Print out the data below in full and exactly, skipping the pictures.

==== Dataset excerpt

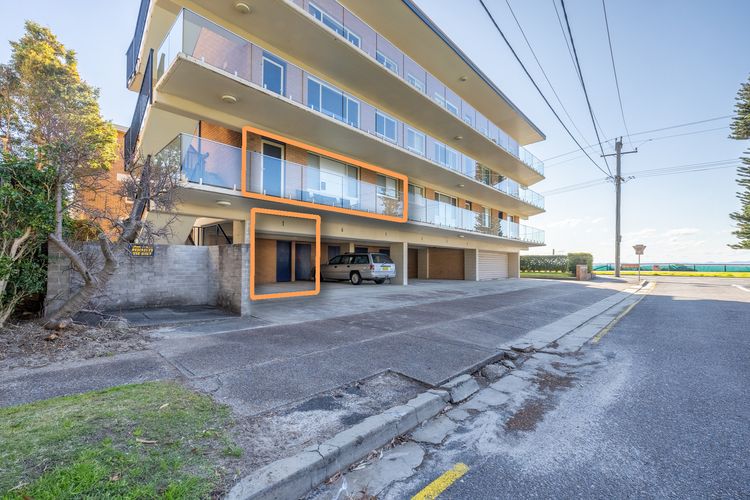 Shoal Towers, 1/11 Shoal Bay Road – Wi-Fi, Air Conditioning, fantastic unit across the road from beach
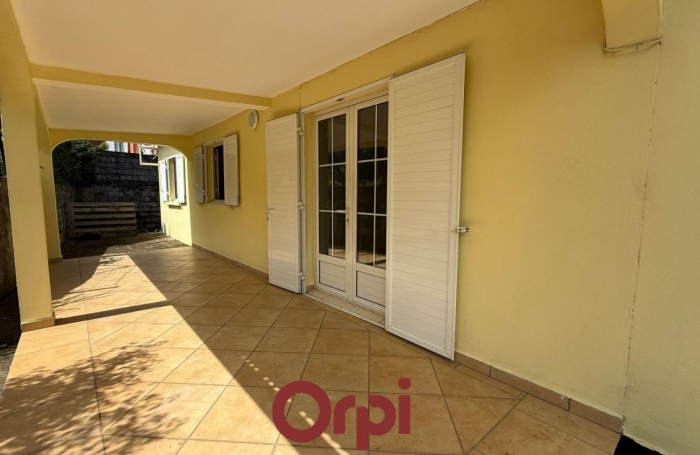 Vente Maison 110m&sup2; 4 pièces Saint-Leu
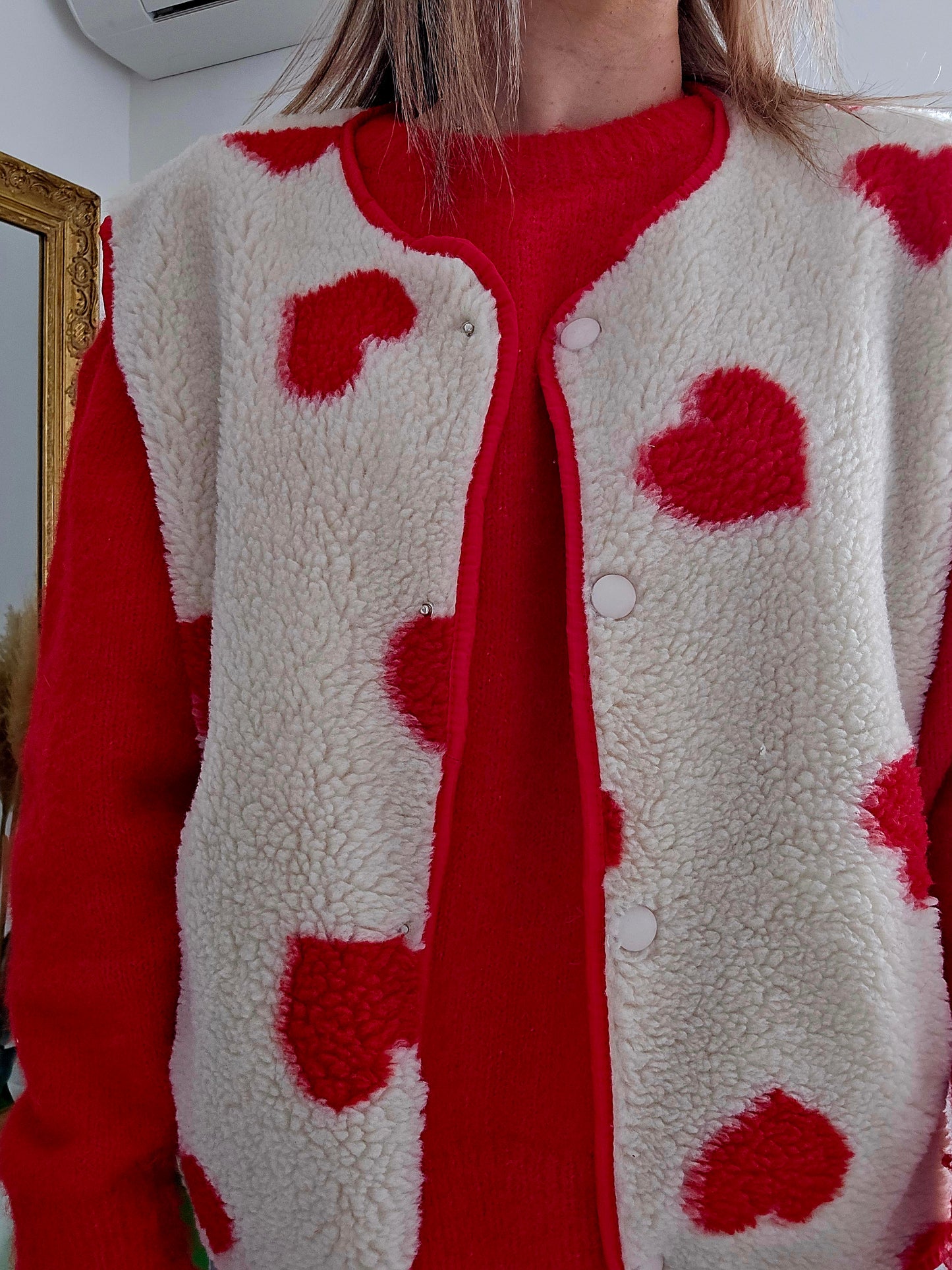 Veste sans manche Valentina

========

Expected output:
 Shoal Towers, 1/11 Shoal Bay Road – Wi-Fi, Air Conditioning, fantastic unit across the road from beach
 Vente Maison 110m&sup2; 4 pièces Saint-Leu
 Veste sans manche Valentina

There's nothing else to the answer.